>> BEGIN DOCUMENT SECTION

Wouldn’t PECOTA’s somewhat unreliable forecast of Carpenter be due to his relatively strange career path, and list of comps ranging from guys like Clemens to Erik Hanson.

On a side note, it’s also interesting to look at Carpenters BABIP’s when in Toronto(usually well over .300) compared to St. Louis(about .284 so far).

Anyway, good stuff. Keep up the great work.


#3    tangotiger      (see all posts) 2007/02/14 (Wed) @ 20:06

The percentile forecast isn’t supposed to be used in that fashion.

Yes, it is.  A peripheral (or component) ERA is made up of ... components.  And the two most important ones are K and BB, which is why I chose them.

In any case, the gap in peripheral ERA still stands.

***

As for the Beta, there’s no possible reason that Wainright’s Beta would be lower (less risky forecast) than Santana’s.  You just proved my point.

***

Carpenter’s last 3 years represents the bulk, if not the totality, of his performance data.  How he got to his Cardinals days seems to be irrelevant to Pecota (and Marcel, and most other forecasts).

In any case, you can go up and down the line for any pitcher or any team, and you will find that the peripheral ERA at the 75th percentile will be around 70% of his peripheral ERA at the 25th percentile.  (Picking Cards pitchers at random: Izzy is 68%, Looper 78%, Mulder 69%, Reyes 74%, Wells 70%)

If that’s the case, then what’s the point?

***

Check out this player with zero MLB experience:
http://www.baseballprospectus.com/pecota/GARCIA19860708A.php

The 25 to 75 percentile peripheral ERA is between 4.20 and 4.94!

>> END DOCUMENT SECTION
>> BEGIN DATA ENTRIES

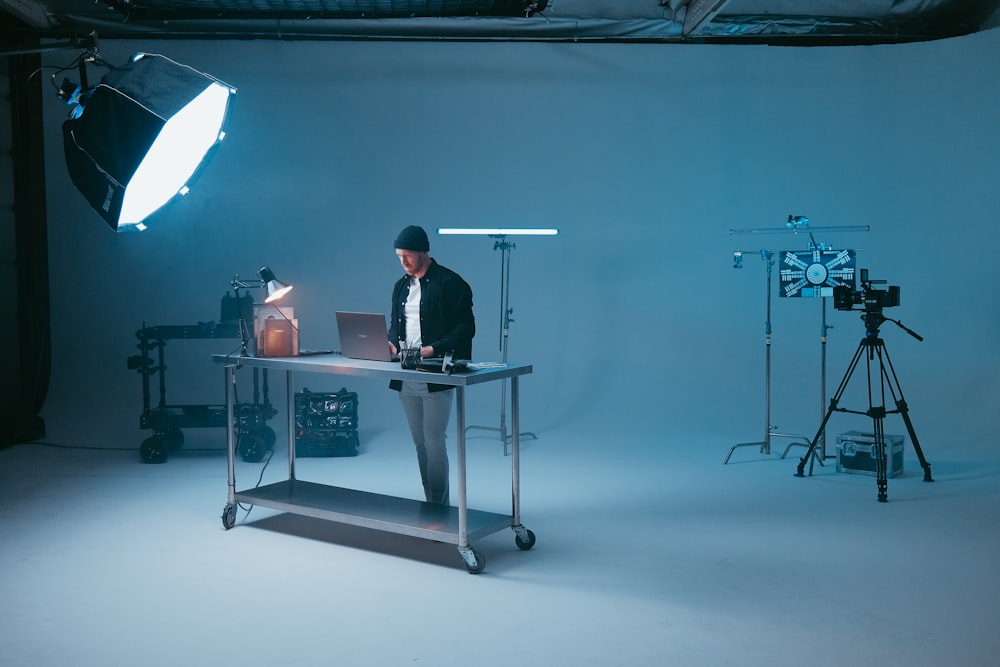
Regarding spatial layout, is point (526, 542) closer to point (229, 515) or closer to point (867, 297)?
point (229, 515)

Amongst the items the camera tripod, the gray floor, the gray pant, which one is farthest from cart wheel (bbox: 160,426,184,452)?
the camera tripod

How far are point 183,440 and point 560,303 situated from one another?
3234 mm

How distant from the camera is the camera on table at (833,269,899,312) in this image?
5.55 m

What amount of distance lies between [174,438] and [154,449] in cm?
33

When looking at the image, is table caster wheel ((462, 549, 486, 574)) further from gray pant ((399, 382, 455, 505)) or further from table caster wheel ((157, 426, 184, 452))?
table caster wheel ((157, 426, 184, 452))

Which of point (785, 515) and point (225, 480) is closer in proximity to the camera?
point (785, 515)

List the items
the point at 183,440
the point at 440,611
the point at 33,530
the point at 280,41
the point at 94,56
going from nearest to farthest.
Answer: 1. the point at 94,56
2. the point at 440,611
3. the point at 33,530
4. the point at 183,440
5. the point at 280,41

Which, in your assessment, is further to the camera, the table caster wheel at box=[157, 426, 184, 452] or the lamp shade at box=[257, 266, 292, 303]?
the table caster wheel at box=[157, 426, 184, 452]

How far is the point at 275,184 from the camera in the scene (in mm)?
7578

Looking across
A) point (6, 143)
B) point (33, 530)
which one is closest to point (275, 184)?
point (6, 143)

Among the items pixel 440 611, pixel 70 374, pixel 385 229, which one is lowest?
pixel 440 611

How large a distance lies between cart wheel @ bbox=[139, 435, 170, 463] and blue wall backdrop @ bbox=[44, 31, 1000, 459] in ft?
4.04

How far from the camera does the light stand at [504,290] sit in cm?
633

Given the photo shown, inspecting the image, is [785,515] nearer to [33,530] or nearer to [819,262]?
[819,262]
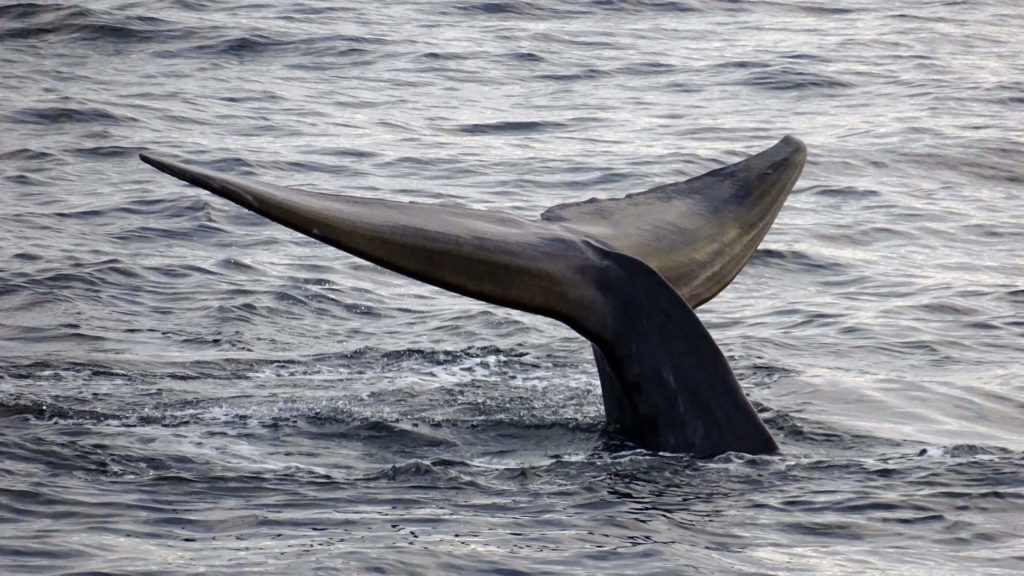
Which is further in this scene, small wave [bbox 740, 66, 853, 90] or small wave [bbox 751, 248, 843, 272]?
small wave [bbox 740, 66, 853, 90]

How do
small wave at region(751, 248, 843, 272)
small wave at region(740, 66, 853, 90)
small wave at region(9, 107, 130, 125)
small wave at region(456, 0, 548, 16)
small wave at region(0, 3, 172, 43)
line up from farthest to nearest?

>> END DATA ENTRIES

_EXERCISE DETAILS_
From the forum thread on PECOTA forecasts above, quote everything from "On a side note, it’s" down to "ERA still stands." word for word.

_COMPLETE OUTPUT_
On a side note, it’s also interesting to look at Carpenters BABIP’s when in Toronto(usually well over .300) compared to St. Louis(about .284 so far).

Anyway, good stuff. Keep up the great work.


#3    tangotiger      (see all posts) 2007/02/14 (Wed) @ 20:06

The percentile forecast isn’t supposed to be used in that fashion.

Yes, it is.  A peripheral (or component) ERA is made up of ... components.  And the two most important ones are K and BB, which is why I chose them.

In any case, the gap in peripheral ERA still stands.